Là aussi, ce processus est commun avec de nombreux autres services publics, en france (SNCF, La Poste, EDF-GDF, etc…), en europe, et dans le monde.

 

3- La nécessaire contre-offensive :

 

Face à cette logique, les étudiants et les personnels universitaires doivent se battre, par la grève nationale et des manifestations d’ampleur, pour obtenir l’abrogation de la réforme LMD-ECTS et pour imposer une autre logique :

-         un véritable service public d’enseignement supérieur, totalement gratuit et ouvert à tous (carte d’étudiant = carte de séjour, suppression des frais d’inscription, augmentation des bourses en montant et en nombre) ;

-         entreprises et patrons hors des facs, respect de la laïcité ;

-         refus de l’autonomie des campus ;

-         réengagement financier total de l’Etat, construction de locaux universitaires et de cités-U, embauche massive de professeurs et de personnels Iatoss ;

-         des enseignements de qualité (abrogation des licences professionnelles) ;

-         des diplômes au moins nationaux ;

-         une année universitaire cohérente (abrogation de la semestrialisation) ;

-         des études dirigées vers la formation de l’esprit critique, l’acquisition et la création de savoirs, et pas un bachotage quasi-permanent comme c’est actuellement le cas.

 



[1] Pour : European Credit Transfer System (Système européen de transfert de crédits).

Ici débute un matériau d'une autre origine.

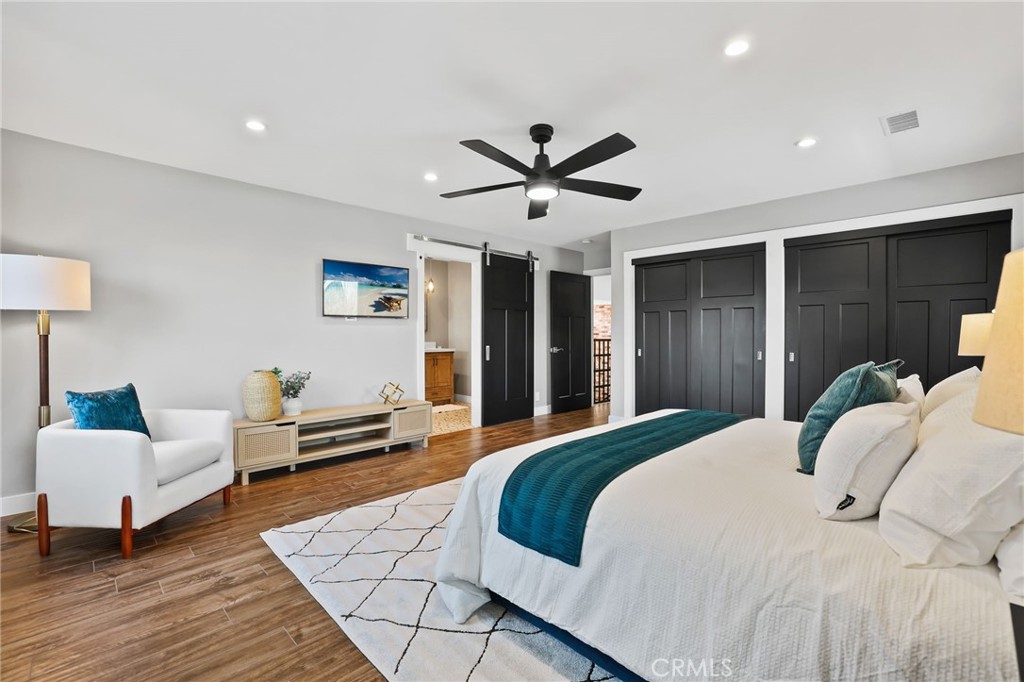 1810 Tanager Drive Costa Mesa, CA 92626 - Photo 33 of 55 a spacious bedroom with a bed and a couch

[2] Si l’Etat voulait vraiment « utiliser » l’Université pour faire baisser le chômage, il lui suffirait de créer enfin les milliers de postes de personnels qui manquent dans les facs !

[3] De 141 euros en 2003 à 150 euros en 2004 pour le premier cycle, et de 141 à 190 euros pour le deuxième cycle ! Ceci sans compter la sécurité sociale (180 euros), ni les frais illégaux qui existent sur la plupart des facs (en 2001 les frais illégaux - payés y compris par les boursiers - étaient compris entre 15 francs et 280 francs).